Copy every line that contains the string "United" from the entries below.

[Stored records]
====
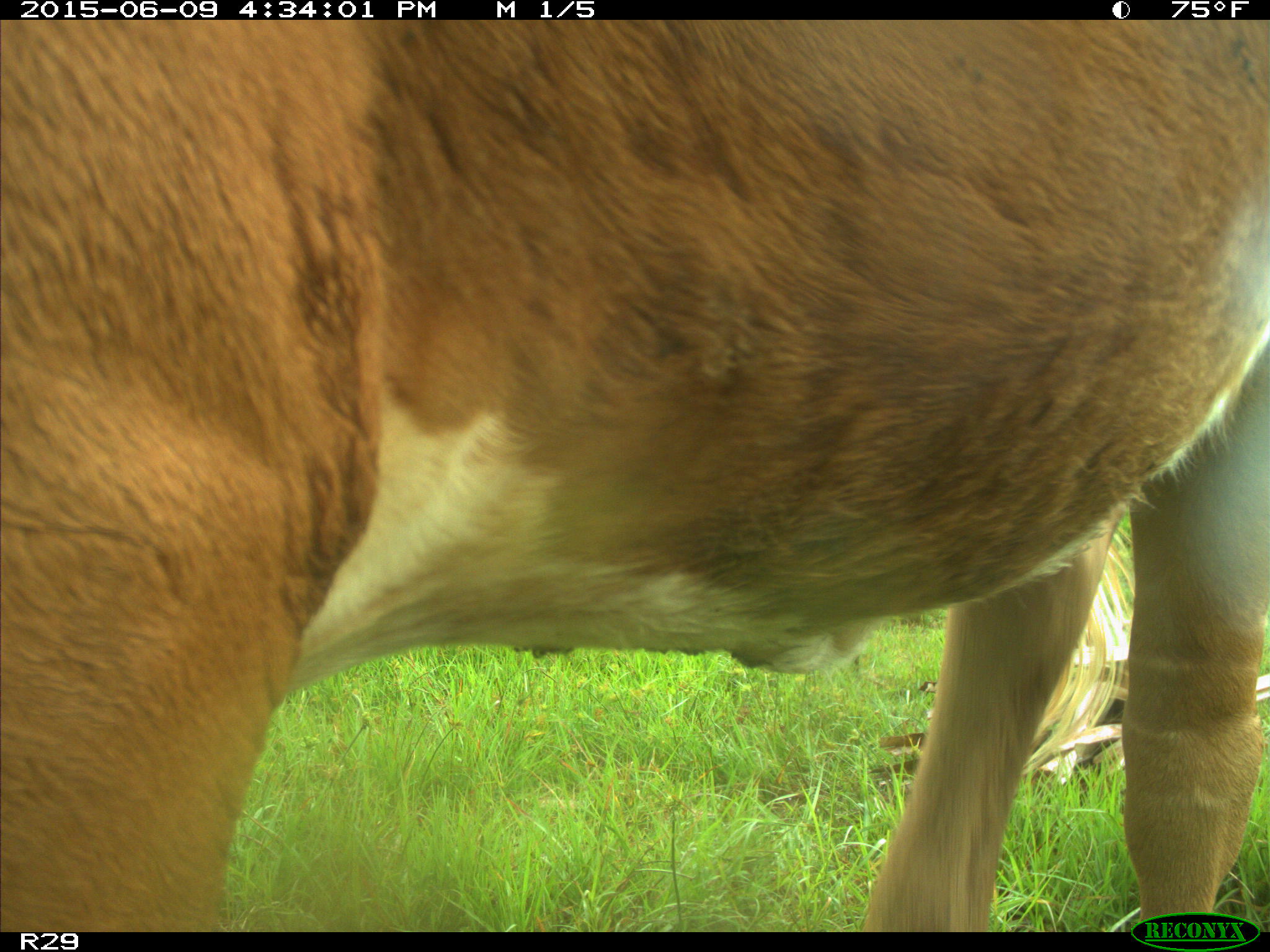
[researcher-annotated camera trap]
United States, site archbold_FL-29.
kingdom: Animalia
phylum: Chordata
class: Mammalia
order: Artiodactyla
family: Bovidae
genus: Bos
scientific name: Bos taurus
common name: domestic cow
====
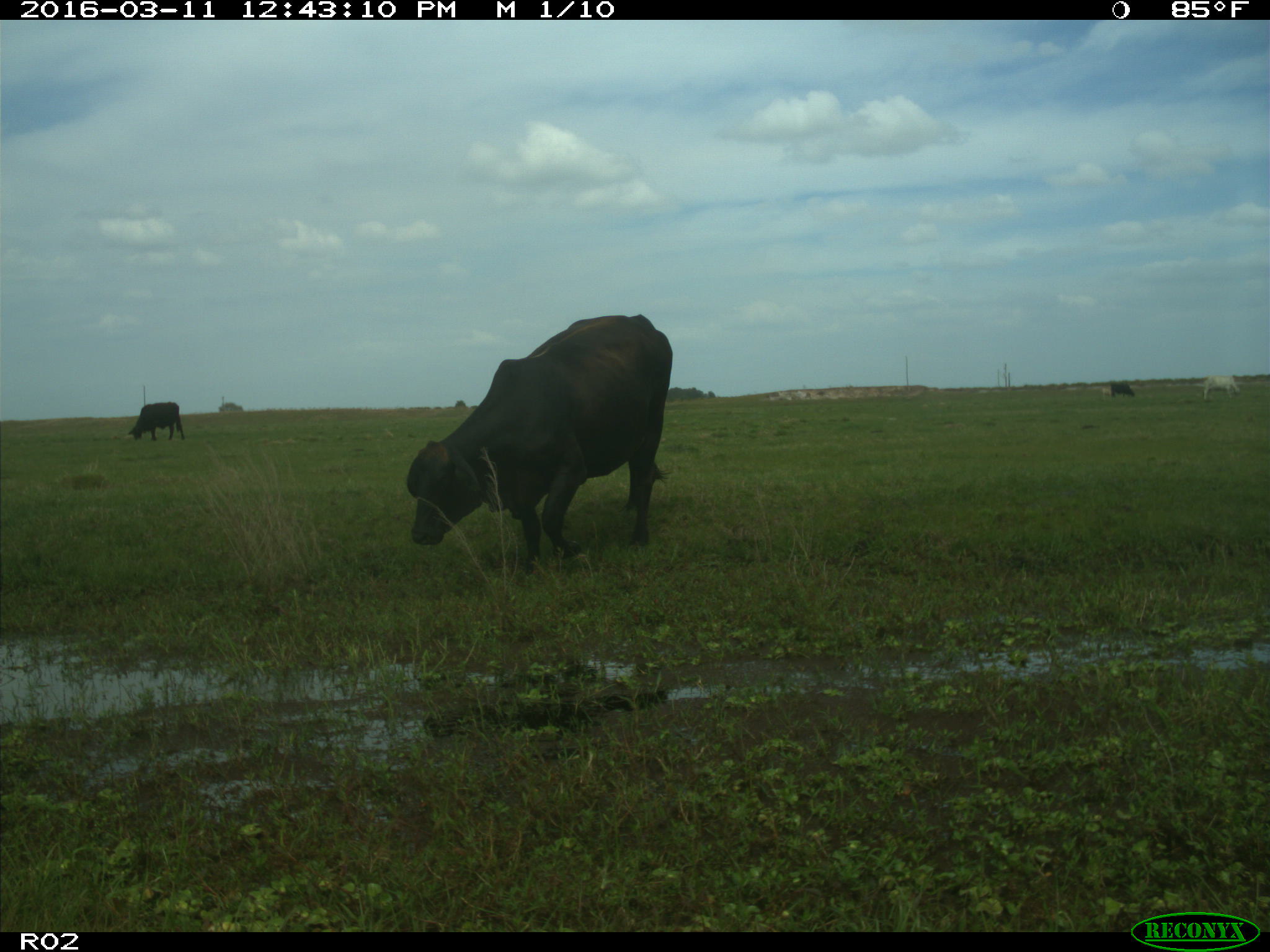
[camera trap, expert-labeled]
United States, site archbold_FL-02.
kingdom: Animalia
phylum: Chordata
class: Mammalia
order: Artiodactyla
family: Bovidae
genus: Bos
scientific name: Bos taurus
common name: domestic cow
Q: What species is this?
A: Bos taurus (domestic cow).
====
**RESULT FOR THIS TASK**
United States, site archbold_FL-29.
United States, site archbold_FL-02.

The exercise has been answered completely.